begin Data records

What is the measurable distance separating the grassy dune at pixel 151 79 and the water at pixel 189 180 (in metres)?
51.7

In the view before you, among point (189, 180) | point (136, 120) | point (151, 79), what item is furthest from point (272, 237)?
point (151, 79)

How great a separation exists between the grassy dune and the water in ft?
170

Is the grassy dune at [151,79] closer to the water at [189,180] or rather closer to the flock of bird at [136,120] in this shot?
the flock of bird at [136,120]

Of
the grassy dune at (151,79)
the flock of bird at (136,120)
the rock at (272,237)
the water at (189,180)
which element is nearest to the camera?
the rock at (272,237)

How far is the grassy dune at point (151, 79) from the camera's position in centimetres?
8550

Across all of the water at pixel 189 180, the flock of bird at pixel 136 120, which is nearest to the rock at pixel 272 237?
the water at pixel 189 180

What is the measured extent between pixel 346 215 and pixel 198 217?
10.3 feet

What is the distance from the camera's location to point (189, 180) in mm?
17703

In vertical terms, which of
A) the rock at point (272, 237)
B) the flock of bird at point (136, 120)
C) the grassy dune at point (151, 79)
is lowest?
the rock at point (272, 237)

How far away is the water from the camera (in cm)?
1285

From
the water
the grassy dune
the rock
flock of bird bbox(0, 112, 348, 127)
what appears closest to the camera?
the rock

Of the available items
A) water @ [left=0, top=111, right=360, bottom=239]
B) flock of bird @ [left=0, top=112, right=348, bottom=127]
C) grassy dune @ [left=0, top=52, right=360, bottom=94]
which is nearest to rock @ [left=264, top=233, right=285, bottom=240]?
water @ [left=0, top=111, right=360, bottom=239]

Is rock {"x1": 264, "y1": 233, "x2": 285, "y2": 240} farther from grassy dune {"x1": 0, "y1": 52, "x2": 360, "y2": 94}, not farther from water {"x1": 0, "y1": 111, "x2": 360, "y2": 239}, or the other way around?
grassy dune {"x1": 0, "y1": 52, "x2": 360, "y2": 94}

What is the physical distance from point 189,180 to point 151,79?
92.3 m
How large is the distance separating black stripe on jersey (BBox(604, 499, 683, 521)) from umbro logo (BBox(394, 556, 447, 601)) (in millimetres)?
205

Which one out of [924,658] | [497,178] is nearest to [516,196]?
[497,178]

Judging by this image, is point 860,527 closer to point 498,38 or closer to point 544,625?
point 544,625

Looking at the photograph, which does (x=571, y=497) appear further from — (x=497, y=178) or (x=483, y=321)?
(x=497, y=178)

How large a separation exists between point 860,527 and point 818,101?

end Data records

Stated exercise>
Reproduce the stretch from the line containing "Judging by this" through the end of the records, replacing "closer to" with "nearer to" and changing nothing else. Output only those lines.

Finished task>
Judging by this image, is point 860,527 nearer to point 498,38 or nearer to point 544,625?
point 544,625

Looking at the photograph, which does (x=571, y=497) appear further from — (x=497, y=178) or (x=483, y=321)?
(x=497, y=178)

How large a separation exists between point 860,527 and point 818,101?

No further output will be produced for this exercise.